Device Lending

../../_images/device-lending.png

Device Lending allows you to share PCIe devices in a cluster by lending local PCIe devices and borrowing them on other nodes. The borrower uses the native PCIe drivers meaning that unmodified software running on one node can gain access to PCIe devices physically located in another node.

System Requirements

eXpressWare Installation

When installing eXpressWare, make sure to request installation of SmartIO, either interactively or by passing the --enable-smartio argument. Please refer to the installation guide for more details.

Lending Devices to the Pool

The devices that are going to be shared must be added and made available with smartio_tool add and smartio_tool available. The lender must also be connected to all the borrowers with smartio_tool connect. See Lending Local Devices for more details.

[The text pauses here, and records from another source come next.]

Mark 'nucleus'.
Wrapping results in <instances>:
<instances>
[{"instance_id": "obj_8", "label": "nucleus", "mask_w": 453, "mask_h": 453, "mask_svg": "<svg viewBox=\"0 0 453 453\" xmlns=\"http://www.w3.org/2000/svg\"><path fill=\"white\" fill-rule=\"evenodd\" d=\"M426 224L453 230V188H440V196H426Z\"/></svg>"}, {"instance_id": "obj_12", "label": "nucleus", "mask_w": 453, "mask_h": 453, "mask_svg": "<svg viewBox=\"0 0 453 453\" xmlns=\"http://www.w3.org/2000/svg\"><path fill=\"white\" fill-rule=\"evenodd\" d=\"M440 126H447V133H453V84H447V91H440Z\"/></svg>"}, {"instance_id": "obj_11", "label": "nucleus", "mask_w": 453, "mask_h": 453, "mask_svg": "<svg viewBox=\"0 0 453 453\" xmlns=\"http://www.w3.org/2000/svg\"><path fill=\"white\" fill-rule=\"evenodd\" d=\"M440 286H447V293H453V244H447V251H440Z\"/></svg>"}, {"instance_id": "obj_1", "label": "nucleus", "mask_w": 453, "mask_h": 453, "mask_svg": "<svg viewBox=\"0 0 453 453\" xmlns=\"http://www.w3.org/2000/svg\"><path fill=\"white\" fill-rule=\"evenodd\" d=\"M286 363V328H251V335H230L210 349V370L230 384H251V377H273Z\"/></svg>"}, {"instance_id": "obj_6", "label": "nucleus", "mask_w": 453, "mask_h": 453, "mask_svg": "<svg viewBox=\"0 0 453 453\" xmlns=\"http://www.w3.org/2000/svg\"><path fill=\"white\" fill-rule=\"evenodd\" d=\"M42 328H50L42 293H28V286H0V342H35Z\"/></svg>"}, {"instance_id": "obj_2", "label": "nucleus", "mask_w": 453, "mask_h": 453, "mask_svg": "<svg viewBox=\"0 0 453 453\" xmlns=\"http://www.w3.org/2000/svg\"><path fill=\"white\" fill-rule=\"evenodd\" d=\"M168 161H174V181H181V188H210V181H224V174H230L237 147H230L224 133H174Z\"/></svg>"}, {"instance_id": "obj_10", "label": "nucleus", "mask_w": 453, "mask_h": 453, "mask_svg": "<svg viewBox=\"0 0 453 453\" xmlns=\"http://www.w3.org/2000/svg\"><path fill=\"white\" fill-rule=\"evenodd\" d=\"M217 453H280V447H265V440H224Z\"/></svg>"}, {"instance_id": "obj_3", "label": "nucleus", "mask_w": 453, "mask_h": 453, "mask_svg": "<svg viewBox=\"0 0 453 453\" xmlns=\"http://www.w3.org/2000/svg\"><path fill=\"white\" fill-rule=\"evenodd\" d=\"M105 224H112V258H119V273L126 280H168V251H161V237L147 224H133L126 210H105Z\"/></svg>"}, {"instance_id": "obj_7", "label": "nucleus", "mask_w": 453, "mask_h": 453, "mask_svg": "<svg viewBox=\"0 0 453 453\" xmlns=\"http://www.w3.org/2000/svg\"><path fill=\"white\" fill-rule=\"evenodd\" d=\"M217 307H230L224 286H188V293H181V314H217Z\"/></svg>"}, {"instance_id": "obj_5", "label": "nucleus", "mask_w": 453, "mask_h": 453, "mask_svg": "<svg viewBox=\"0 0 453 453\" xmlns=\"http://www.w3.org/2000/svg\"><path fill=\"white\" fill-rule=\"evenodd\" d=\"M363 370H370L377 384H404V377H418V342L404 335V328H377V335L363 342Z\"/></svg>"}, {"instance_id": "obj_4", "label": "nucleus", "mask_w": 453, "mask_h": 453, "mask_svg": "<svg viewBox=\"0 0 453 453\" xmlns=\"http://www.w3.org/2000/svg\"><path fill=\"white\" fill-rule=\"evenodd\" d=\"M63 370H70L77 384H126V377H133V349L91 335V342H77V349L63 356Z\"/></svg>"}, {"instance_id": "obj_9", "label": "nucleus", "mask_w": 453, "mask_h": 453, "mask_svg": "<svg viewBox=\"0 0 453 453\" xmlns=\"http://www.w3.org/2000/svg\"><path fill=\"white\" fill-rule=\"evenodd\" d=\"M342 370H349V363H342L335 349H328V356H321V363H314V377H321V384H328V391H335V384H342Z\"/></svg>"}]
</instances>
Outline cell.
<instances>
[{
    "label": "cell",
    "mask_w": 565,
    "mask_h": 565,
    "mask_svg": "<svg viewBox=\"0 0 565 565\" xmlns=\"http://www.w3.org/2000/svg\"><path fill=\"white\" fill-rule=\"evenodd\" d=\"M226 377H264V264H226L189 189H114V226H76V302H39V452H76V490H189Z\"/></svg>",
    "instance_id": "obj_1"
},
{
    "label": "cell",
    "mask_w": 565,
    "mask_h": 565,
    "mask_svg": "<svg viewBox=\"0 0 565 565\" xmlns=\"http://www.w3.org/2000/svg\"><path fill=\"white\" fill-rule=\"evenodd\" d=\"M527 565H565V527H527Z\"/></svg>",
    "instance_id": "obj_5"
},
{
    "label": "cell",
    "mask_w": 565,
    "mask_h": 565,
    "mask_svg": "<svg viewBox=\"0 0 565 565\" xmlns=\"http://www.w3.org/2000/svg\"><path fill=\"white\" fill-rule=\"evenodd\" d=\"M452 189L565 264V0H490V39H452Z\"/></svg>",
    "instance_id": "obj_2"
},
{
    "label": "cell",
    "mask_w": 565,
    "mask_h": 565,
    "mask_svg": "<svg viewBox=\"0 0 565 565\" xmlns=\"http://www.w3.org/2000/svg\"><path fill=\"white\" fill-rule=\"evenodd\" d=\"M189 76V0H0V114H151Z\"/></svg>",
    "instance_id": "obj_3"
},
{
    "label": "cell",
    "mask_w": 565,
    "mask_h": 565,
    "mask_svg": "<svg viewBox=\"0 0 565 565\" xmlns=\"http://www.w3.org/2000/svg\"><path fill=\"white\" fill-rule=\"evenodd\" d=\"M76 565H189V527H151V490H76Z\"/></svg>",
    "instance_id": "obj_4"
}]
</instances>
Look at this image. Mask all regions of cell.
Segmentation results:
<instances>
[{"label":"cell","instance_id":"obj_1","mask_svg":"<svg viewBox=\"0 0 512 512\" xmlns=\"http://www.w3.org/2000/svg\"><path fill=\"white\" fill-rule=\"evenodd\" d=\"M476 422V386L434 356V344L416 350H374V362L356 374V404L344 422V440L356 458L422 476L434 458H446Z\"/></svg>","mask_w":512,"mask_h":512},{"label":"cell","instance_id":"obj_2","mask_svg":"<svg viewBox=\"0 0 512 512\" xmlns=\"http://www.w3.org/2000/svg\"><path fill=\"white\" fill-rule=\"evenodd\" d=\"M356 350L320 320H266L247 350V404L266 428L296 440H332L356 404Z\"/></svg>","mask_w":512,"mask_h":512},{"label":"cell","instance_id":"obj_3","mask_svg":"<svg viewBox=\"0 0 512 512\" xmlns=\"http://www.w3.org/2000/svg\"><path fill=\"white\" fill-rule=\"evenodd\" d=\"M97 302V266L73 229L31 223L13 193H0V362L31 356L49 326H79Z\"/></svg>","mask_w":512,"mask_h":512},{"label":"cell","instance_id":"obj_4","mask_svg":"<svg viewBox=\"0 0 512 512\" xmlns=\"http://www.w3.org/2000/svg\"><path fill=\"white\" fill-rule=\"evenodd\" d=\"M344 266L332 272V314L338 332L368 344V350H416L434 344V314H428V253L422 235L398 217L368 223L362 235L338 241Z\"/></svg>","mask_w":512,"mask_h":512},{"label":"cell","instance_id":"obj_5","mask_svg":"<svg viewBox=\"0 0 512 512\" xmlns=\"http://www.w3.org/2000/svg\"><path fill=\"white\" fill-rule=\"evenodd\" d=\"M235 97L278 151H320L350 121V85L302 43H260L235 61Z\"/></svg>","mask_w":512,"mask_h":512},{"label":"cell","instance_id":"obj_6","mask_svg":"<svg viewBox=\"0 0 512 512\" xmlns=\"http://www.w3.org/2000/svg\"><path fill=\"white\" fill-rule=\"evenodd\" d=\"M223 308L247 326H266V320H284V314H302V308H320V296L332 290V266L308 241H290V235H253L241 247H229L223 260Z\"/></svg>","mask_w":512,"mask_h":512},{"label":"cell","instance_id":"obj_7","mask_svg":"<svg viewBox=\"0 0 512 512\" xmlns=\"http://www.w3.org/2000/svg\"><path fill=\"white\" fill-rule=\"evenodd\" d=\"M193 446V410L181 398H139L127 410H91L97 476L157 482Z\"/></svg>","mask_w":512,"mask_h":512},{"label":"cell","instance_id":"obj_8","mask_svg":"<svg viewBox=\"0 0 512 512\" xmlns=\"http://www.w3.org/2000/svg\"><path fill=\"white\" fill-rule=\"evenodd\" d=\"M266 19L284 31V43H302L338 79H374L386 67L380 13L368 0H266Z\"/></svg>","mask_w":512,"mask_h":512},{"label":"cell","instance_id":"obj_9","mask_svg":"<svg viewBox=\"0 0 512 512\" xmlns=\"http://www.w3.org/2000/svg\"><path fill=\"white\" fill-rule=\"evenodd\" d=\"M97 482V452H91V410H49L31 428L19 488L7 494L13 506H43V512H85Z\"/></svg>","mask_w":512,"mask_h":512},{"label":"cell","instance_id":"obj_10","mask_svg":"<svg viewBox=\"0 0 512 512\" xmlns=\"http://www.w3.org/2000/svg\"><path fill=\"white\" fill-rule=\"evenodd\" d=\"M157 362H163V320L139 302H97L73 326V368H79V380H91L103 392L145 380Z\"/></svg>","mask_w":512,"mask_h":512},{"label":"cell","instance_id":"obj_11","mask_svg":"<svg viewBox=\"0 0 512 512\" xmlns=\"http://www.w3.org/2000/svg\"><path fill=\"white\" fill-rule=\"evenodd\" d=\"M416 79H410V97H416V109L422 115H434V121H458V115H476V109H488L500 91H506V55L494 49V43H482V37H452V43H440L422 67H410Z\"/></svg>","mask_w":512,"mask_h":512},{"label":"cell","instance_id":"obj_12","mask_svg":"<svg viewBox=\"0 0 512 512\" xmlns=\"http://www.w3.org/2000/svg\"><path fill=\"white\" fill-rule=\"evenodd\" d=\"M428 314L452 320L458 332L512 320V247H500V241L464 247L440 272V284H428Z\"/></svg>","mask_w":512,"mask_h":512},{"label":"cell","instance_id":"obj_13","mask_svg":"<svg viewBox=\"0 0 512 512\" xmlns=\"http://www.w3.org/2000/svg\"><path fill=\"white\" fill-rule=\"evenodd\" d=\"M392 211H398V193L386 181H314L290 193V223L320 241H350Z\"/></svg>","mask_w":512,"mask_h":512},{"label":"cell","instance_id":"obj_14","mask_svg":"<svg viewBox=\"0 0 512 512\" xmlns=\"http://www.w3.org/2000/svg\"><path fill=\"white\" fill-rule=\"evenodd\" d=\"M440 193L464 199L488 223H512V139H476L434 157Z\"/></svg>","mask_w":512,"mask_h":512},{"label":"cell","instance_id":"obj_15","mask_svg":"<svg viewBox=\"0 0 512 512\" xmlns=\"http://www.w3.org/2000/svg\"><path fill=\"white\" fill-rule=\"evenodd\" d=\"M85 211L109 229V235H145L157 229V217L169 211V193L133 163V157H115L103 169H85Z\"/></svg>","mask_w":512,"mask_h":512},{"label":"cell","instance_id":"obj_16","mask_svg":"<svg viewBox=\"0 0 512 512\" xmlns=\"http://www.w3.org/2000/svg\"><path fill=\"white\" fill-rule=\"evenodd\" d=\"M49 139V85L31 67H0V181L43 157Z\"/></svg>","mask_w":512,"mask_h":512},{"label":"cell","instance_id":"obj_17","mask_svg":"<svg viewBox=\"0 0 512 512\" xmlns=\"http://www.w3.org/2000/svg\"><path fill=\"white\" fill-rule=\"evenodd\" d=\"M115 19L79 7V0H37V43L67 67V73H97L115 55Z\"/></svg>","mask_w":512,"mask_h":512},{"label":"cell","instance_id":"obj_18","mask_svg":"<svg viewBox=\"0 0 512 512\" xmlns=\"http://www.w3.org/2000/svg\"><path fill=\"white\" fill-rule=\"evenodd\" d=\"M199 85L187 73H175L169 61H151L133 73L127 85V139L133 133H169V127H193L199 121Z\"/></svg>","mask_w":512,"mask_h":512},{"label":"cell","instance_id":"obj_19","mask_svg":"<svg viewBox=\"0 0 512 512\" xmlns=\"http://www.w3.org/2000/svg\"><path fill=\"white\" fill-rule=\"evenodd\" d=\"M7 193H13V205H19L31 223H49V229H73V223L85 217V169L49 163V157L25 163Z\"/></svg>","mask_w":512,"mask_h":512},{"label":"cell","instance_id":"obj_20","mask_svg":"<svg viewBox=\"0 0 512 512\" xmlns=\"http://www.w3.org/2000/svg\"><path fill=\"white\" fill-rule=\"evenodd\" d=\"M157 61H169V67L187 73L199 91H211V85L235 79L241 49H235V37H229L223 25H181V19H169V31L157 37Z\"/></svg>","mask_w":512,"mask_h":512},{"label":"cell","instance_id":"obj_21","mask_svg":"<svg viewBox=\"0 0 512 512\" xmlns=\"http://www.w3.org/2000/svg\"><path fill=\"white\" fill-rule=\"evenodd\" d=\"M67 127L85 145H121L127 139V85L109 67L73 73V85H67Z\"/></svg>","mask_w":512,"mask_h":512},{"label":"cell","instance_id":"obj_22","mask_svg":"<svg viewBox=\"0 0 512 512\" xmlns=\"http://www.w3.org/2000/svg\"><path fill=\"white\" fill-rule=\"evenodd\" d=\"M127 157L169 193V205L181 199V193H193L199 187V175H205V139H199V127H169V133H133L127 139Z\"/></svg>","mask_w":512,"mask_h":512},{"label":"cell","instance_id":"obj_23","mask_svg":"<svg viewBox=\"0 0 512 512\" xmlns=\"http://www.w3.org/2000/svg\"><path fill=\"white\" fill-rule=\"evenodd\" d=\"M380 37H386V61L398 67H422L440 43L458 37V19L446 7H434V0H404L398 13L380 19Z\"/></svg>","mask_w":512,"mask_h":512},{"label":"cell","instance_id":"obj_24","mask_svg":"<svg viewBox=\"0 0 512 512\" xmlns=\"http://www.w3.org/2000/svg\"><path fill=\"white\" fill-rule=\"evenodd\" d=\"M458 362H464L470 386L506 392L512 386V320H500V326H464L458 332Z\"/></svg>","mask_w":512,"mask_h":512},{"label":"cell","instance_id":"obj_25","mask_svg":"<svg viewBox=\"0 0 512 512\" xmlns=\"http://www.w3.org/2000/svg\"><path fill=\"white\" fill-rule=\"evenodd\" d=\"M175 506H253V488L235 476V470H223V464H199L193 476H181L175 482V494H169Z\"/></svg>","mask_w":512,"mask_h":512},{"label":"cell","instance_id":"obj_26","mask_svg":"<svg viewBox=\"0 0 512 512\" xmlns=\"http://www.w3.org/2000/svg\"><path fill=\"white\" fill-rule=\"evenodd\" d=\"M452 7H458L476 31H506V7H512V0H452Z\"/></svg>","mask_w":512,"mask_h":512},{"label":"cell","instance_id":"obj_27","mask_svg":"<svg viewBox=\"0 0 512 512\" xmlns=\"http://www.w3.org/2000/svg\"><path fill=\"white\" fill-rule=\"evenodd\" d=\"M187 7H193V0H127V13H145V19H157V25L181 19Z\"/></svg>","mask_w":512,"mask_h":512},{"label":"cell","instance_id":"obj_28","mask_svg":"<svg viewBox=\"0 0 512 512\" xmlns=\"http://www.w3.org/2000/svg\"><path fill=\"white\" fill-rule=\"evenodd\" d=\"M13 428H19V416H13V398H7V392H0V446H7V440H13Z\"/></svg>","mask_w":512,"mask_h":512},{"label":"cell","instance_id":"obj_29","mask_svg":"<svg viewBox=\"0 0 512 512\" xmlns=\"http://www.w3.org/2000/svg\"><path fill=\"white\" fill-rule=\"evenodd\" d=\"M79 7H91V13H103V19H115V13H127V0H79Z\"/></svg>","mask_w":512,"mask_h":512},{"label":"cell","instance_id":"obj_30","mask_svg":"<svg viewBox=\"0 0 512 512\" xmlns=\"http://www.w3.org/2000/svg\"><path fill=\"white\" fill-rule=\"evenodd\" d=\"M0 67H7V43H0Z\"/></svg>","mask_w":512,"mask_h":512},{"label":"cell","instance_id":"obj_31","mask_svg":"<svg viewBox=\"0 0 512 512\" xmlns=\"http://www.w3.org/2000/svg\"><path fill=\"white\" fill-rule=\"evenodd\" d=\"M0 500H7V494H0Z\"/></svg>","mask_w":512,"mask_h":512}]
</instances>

Borrowing devices from the Pool

Devices in the pool can be borrowed by nodes to be used like a local device. You can list the available devices with smartio_tool list and then borrow a device with smartio_tool borrow. See Using Native Device Drivers for more details.

Hint

NVIDIA GPUs (and other devices) can utilize peer-to-peer transfers between GPUs to acheive optimal latency and bandwidth. Using SmartIO, devices can even perform peer-to-peer transfers to other devices in the cluster. If your application uses peer-to-peer you should make sure to enable peer-to-peer between the devices in SmartIO. Refer to PCIe peer-to-peer for how to enable P2P.

Using devices

After borrowing the devices will operate as a local PCIe device. This means that you can use it the same way you would use a local device. For example, an NVMe drive can be mounted and an NVIDIA GPU can be used to run cuda applications.